Or, as Prudential argues in a brief filed with the 1st Circuit: “Value is inherent. It does not spring into existence only when cash trades hands.”

“For there to be even a colorable argument that Prudential was undersecured as of the Petition Date,” Prudential’s brief states, “the Bankruptcy Court would have had to identify evidence that Prudential’s collateral — consisting largely of real estate assets, cash and securities — increased in value by more than $20 million in less than six months.”

While he is a fan of the flexible approach as applied by the BAP, Giaimo said it is not without its faults. Specifically, it invites a secured creditor to seek multiple valuations in order to establish all the dates over which the creditor was oversecured and entitled to accrue interest.

“The amount of debt and the value of collateral will fluctuate throughout the case, so I agree that a flexible approach should be utilized,” he said. “Unaddressed, however, is how often and when you perform the valuation. Do you have to do it on a monthly, weekly or daily basis? What is it you have to do to prove you’re oversecured at X date? The concept of having to prove your collateral position, in essence, every day of the case would be unduly costly and burdensome not only to the lenders, but also the estate. It’s begging for a major battle of the experts. Bankruptcy is already a very expensive endeavor for both parties.”

The Mortgage Bankers Association of America, which has filed an amicus brief in the case, shares Giaimo’s concern.

Pamela Smith Holleman of Sullivan & Worcester in Boston, who co-authored the association’s brief, said lender attempts to seek multiple valuations could cause reorganizations “at the margins” to fail because it would create an “incentive to litigate.”

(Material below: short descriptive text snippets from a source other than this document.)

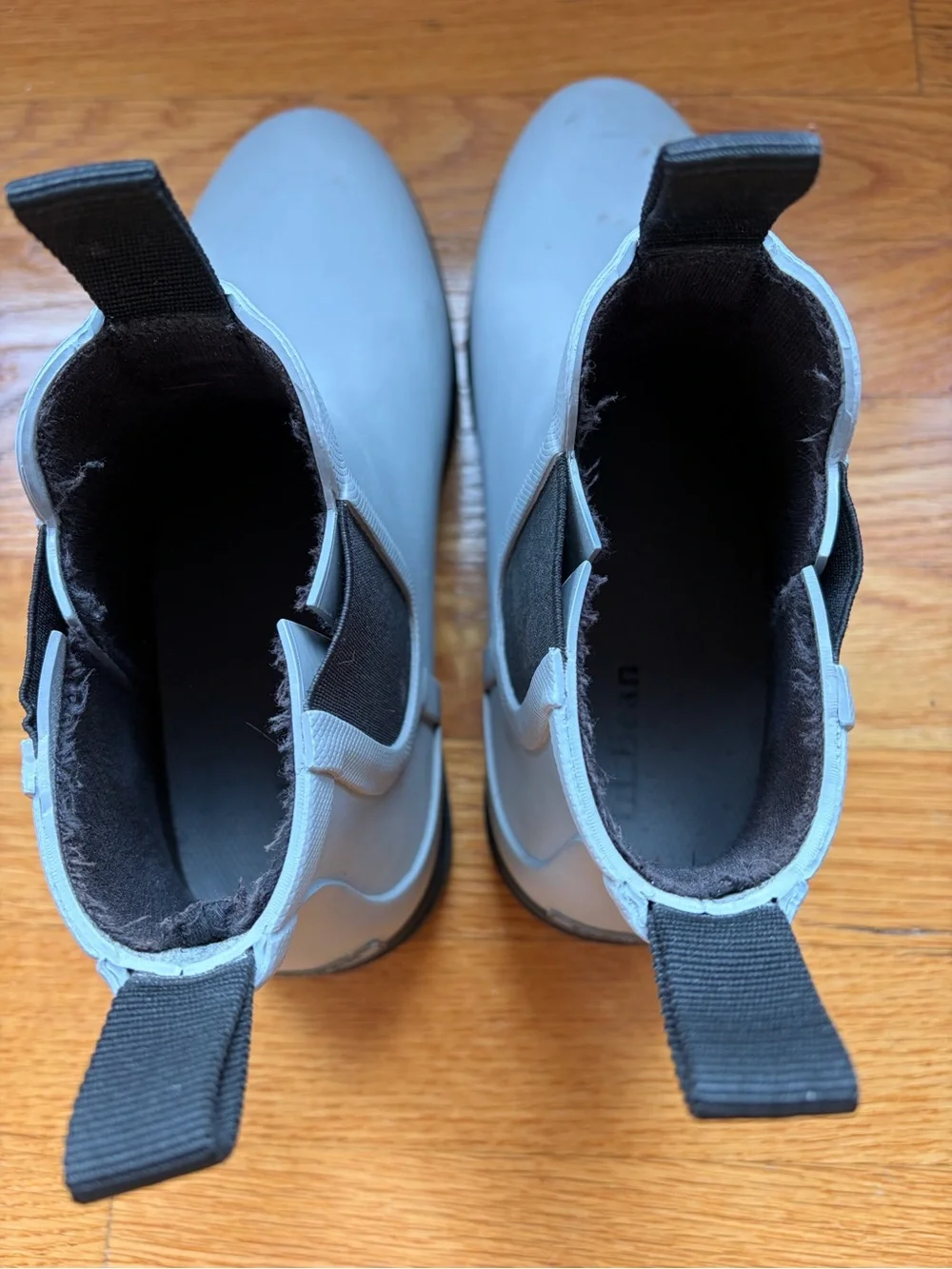 L.L. Bean Light Gray Chelsea Rain Boots with Black Pull Tabs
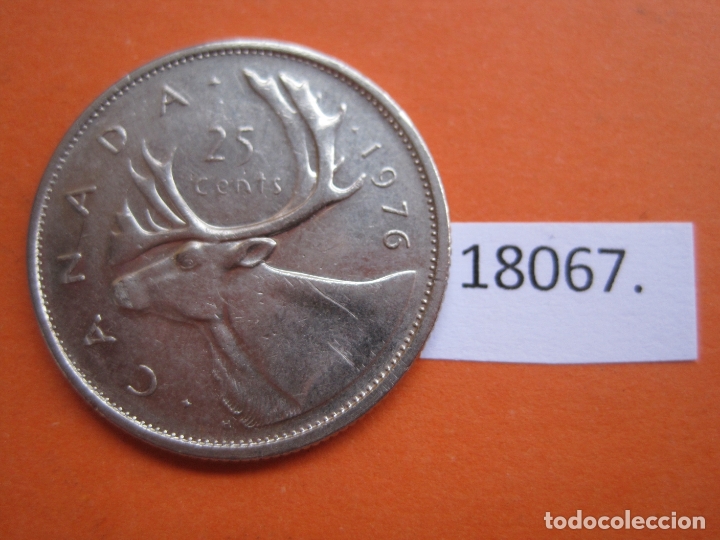 Monedas antiguas de Am&eacute;rica: Canada 25 centimos, 1/4 dolar 1976 - Foto 1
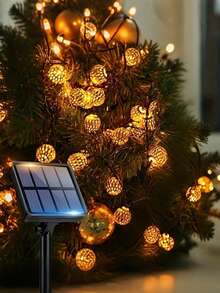 1 件摩洛哥球形太阳能灯串 - 20 个 LED 户外装饰，适用于花园、庭院、门廊、圣诞节、婚礼、派对闪烁仙女灯，具有 8 种模式，太阳能充电，镍电池，户外照明充满活力的户外灯太阳能充电灯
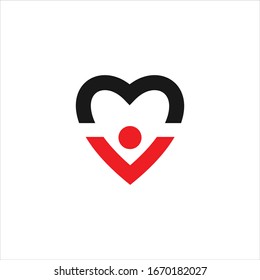 love end people logo vector graphic modern abstract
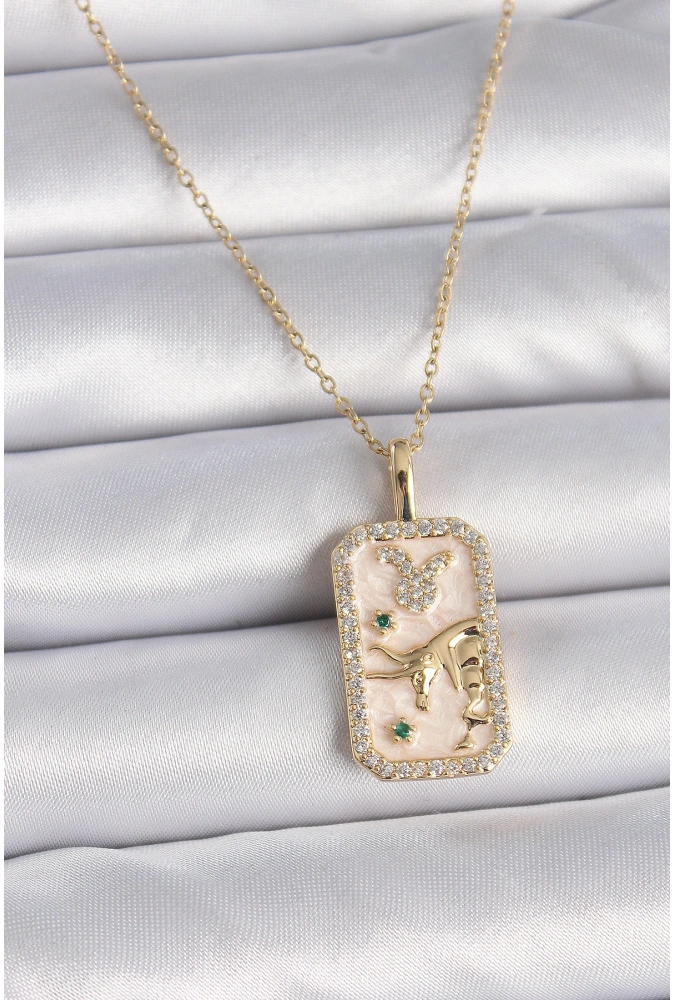 Shoecide 316l Çelik Gold Renk Zincir Boğa Burcu Zirkon Taşlı Kadın Kolye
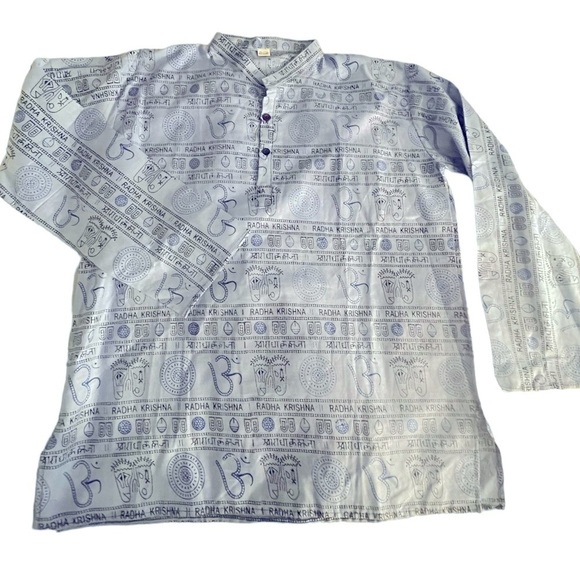 Other - Indian Made Radha Krishna blue Om prayer shirt unisex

As such, Holleman said mortgage bankers are hesitant to endorse the flexible approach without a better understanding of what “flexible” means exactly.

“Such an approach, if generally accepted by the courts, would create a perverse incentive: well-counseled secured creditors — even if substantially oversecured — will routinely request adequate protection hearings in the first days of the case to preserve the right to post-petition interest under a plan,” the mortgage bankers’ brief states. “The resulting litigation would further burden the courts and increase costs to debtors and lenders — costs that would likely be passed on to borrowers. The whole point of Chapter 11 is to allow the debtor breathing room and time to fashion a reorganization plan. Encouraging oversecured creditors to act aggressively at the inception of a case, at the risk of pushing an estate into liquidation, is entirely at odds with that purpose.”

Froio, however, said lenders should be aggressive at the beginning of a bankruptcy case and too often “find themselves in a losing position because they sit on their hands.”

The regional managing partner at Robins, Kaplan, Miller & Ciresi in Boston said it is important to establish value at the outset of a case, but that doing so does not always have to result in a fight. It could be the basis for reaching out to the debtor and debtor’s counsel to start striking some agreements.

“The real incentive, then,” Froio said, “is to try early on to stipulate to value.”